MARASQUIN. - Allons, monsieur Forestier, calmez-vous et permettez-moi de vous parler franchement. Il faut avouer que vous n'avez pas toujours bien agi envers lui !


FORESTIER. - Moi ?


MARASQUIN. - Certainement, vous avez des reproches à vous faire de même en ce moment, ce que vous faites pour votre fille, en la mariant avec cet ignoble personnage.


FORESTIER. - Ah, monsieur Marasquin, en voilà assez ! Je fais ce qui me plaît et ne reconnais à personne le droit de juger mes actes. Je vous prie dorénavant de ne plus m'adresser la parole !


MARASQUIN. - Quelle horrible naturel ! Tiens voilà sa femme, je vais lui apprendre la chose, nous allons voir si elle a un peu plus de cœur que son respectable époux.


MADAME FORESTIER. - Dites donc, monsieur Marasquin, savez-vous ce qu'a mon mari ? Il court comme un fou, il rentre à la maison.


MARASQUIN. - C'est une nouvelle que je viens de lui apprendre, qui l'a mis dans cet état.


MADAME FORESTIER. - Une nouvelle, quelle nouvelle ?


MARASQUIN. - L'arrivée de votre fils, dans un instant il sera ici !


MADAME FORESTIER. - Mon fils ici ! Ah ! je comprends sa douleur, pauvre homme, évitez-nous un nouveau chagrin, n'est-ce pas ? tâchez qu'il ne vienne pas à la maison, ce scélérat, sans cela il lui arriverait un malheur. (Elle se sauve.)


MARASQUIN. - Ils sont gentils à croquer tous les deux Ce n'est pas le sentiment paternel qui les étouffera ceux-là ! Tiens j'aperçois une foule sur la place, des gens qui entourent quelqu'un. Mais oui, un matelot, c'est Paul, sans doute. Il m'a vu, je crois, il vient par ici.

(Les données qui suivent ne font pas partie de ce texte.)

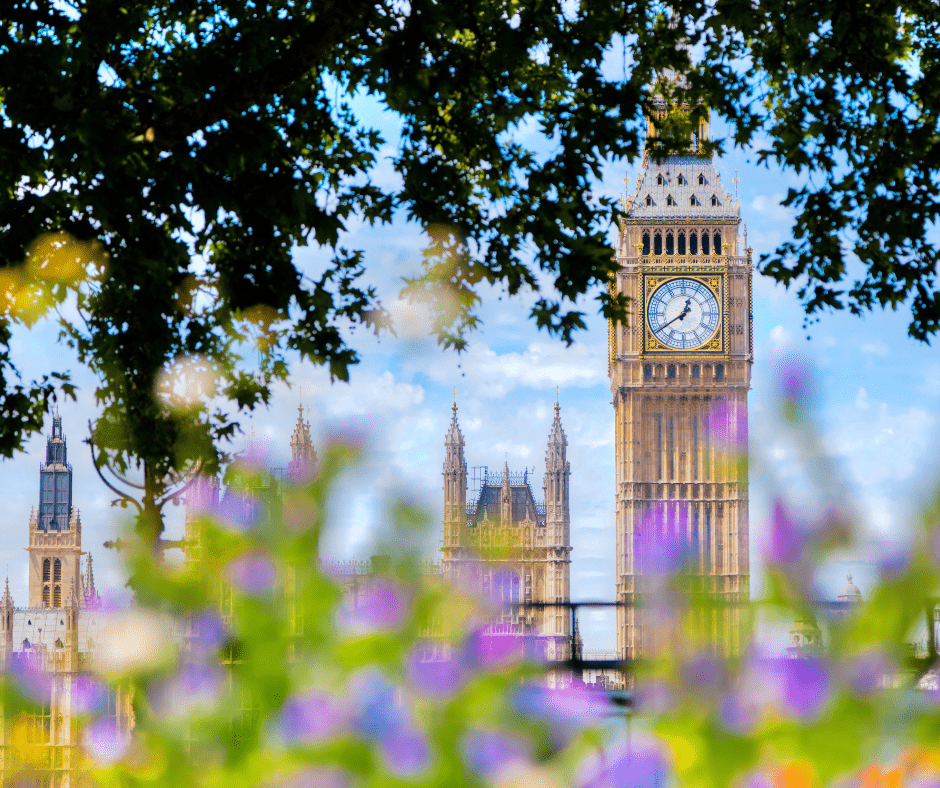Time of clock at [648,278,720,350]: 12:39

PAUL. - Bonjour, monsieur Marasquin !


MARASQUIN. - Bonjour, mon petit Paul ! (Ils s'embrassent.) Comme tu es bel homme.


PAUL. - Eh bien avez-vous parlé à papa et maman de mon arrivée ?

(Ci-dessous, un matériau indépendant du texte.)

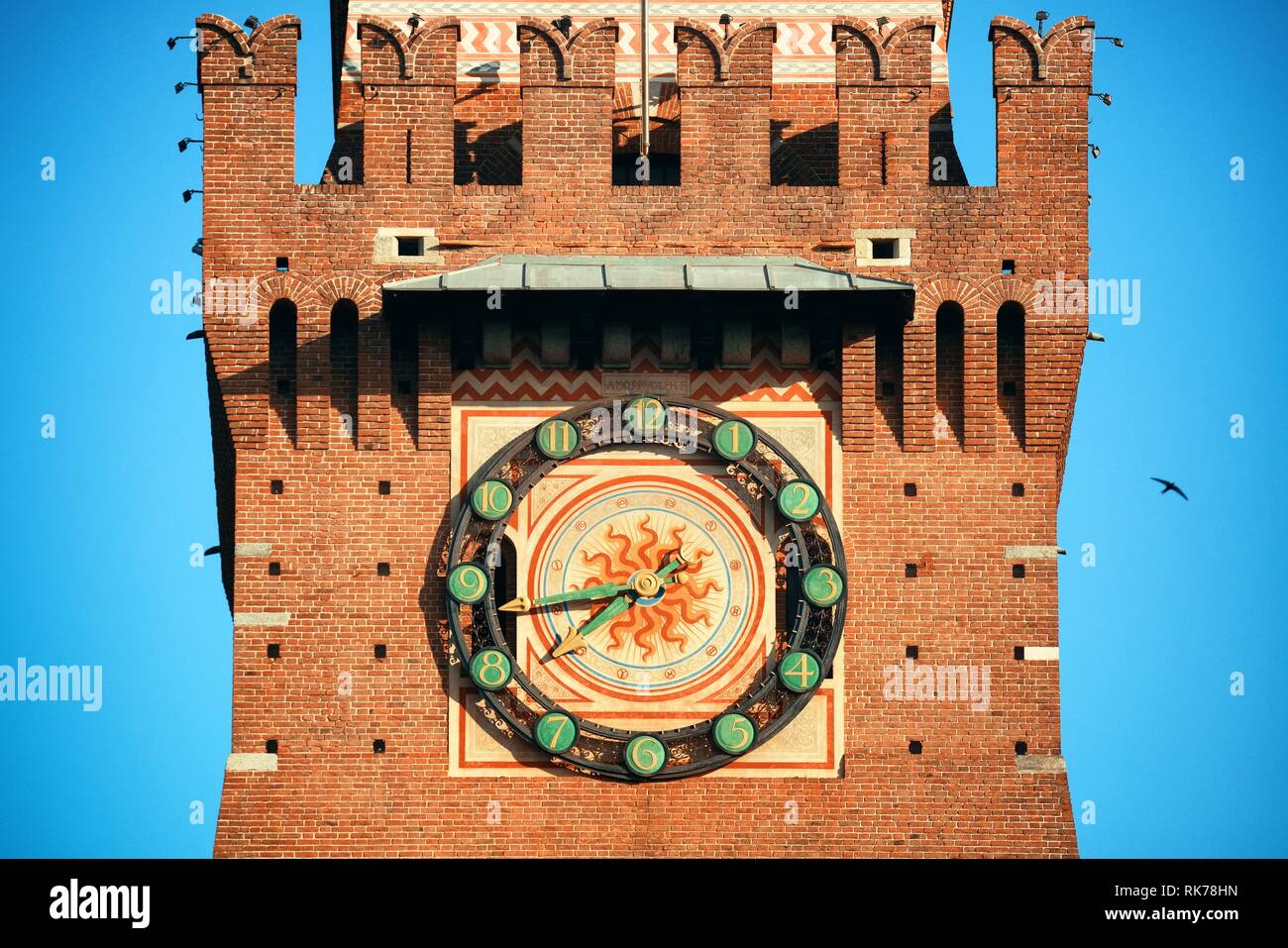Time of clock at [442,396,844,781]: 7:42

MARASQUIN. - Hélas, mon ami !


PAUL. - Comment ils ne sont pas contents de mon retour ?


MARASQUIN. - Ah non, loin de là, ils te font défendre expressément de venir à la maison.

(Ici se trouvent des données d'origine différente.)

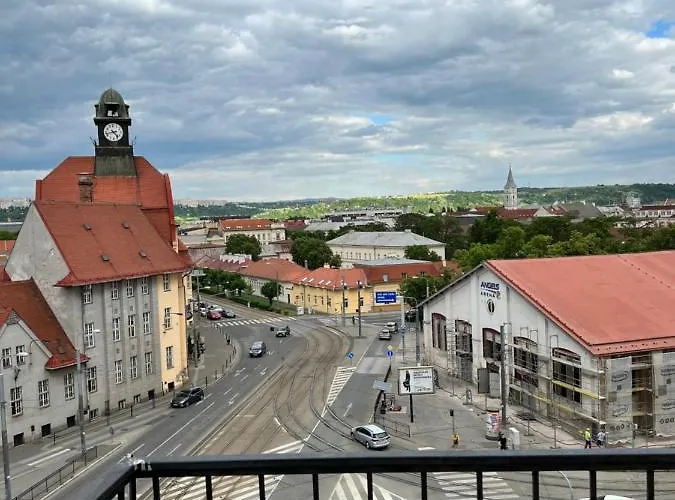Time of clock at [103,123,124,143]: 4:42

PAUL. - Vraiment ? (Avec émotion.) Oh, moi qui étais si heureux.


MARASQUIN. - Que veux-tu, mon pauvre Paul, j'aime mieux te dire la vérité, afin que tu saches à quoi t'en tenir.


PAUL. - Je n'ai qu'une chose faire, je vais essayer d'embrasser ma sœur, et ensuite je partirai pour toujours.


MARASQUIN. - Je crois qu'en te voyant tes parents se laisseront attendrir, tu peux toujours essayer, s'ils te repoussent tu le verras bien, au moins tu n'auras rien à te reprocher.


PAUL. - Je vais suivre votre conseil. J'aperçois de la lumière chez eux !


MARASQUIN. - Va, Paul, va mon ami, du courage ! Tu viendras me retrouver à la maison pour me dire comment cela s'est passé. (Il s'éloigne.)


PAUL, il réfléchit un instant. - Bah ! après tout ! Pourquoi pas ? Allons, j'y vais, du courage. (Il sort.)